November 23, 2009 15:24 IST

He had two options -- pay up his children's school fees or spend the money for his scientific innovations.

He opted for the latter.

In the past 13 years, he has spent Rs 1.5 crore (Rs 15 million) of his own money to satisfy his scientific and engineering curiosities, but steadfastly refuses to commercialise any of them and blames the government for not promoting scientific innovations, although only a few years ago he was making a hand-to-mouth existence.

Welcome to the world of Kanak Gogoi, an entrepreneur based in Guwahati, who has over a dozen innovations to his credit ranging from gravity-operated bicycle to a car which can run on air.
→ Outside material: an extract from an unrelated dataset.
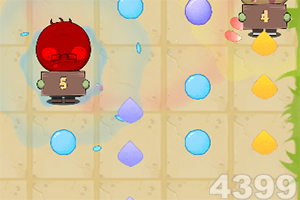 拟申请撤销私人银行专营机构牌照?交通银行回应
Felicitated by the President of India last week for his achievements, the 47-year old Gogoi is a celebrity in Guwahati's scientific and engineering circles.
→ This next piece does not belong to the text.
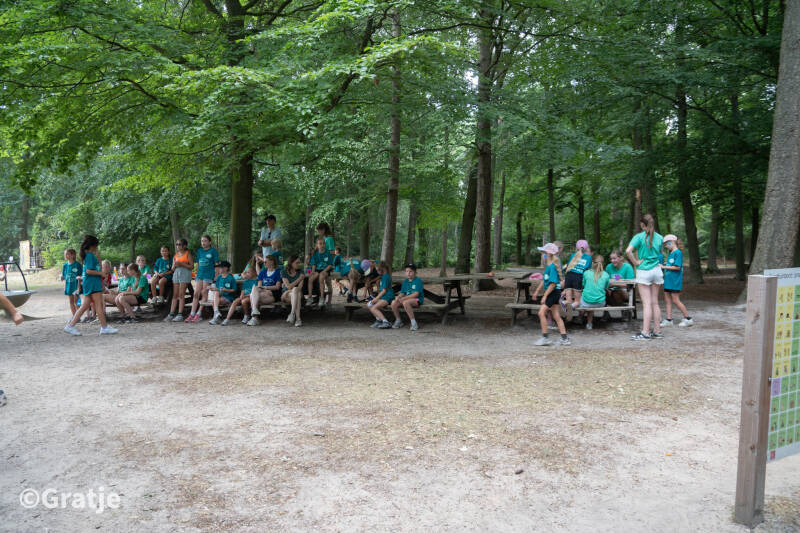 foto-geert-arts-222-standard-57b70n.jpg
Educated only till class 12, he developed his penchant for creating extraordinary things from ordinary materials used for day-to-day activities during his younger days.

"However, I have never received a single rupee in profit for any of my work and I will never venture to commercialise them on my own. But if anybody is willing, he is free to make use of my innovations for the greater good of the society," Gogoi told PTI.

Among his innovations are a solar hybrid car, whose 320 watt battery is charged by solar panels and is powered by a 100cc engine.

Another car that Gogoi made from integration of motorcycle and Maruti 800 engines runs on air energy powered by a hand glider and can reach a maximum speed of 120 km per hour.

He, however, has not bothered to apply for intellectual property rights (IPR) for any of his innovations, although they have cost in Rs 1.5 crore of his own money.

"When anybody talks about things like IPR or patents, it is generally assumed that the person must be a Ph.D or DLitt. Who will think of an undergraduate as a genuine and worthy innovator? Besides, paperwork of the kind that is required for patent filing has always been an anathema for me," Gogoi said.

In fact it is the National Innovation Foundation, headed by noted scientist Raghunath A Mashelkar, that applied for a patent on Gogoi's behalf for his gravity operated cycle, which converts gravitational force released by pedaling of the cycle into kinetic energy.

"I have a successful real estate business, which affords me the luxury of having enough spare money and spare time to concentrate on my engineering activities. I don't expect and nor do I wish for any monetary returns," said Gogoi, who had refused an invitation from a North Carolina-based organisation to shift to their campus with a daily stipend of $1,000.

His only regret is the apathy shown by the government for promoting individual scientific and engineering efforts.

"Massachusetts Institute of Technology (MIT) offered to build a fully furnished lab for me in Guwahati. The chief minister had granted me about 1.6 acres of land in 2007, but the file is still lying untouched at the local administrative office," Gogoi rued.

Talking about slow moving files, another of Gogoi's invention is the speed breaker that can generate electricity simply when vehicles pass over it.

Gogoi explains that a ramp under the speed breaker would absorb the static energy produced by the sheer mass of the vehicle and convert it into kinetic energy.

This is, in turn, transferred into electricity and stored in a battery cell.

A vehicles weighing one tonne can create electricity equivalent to one kilowatt.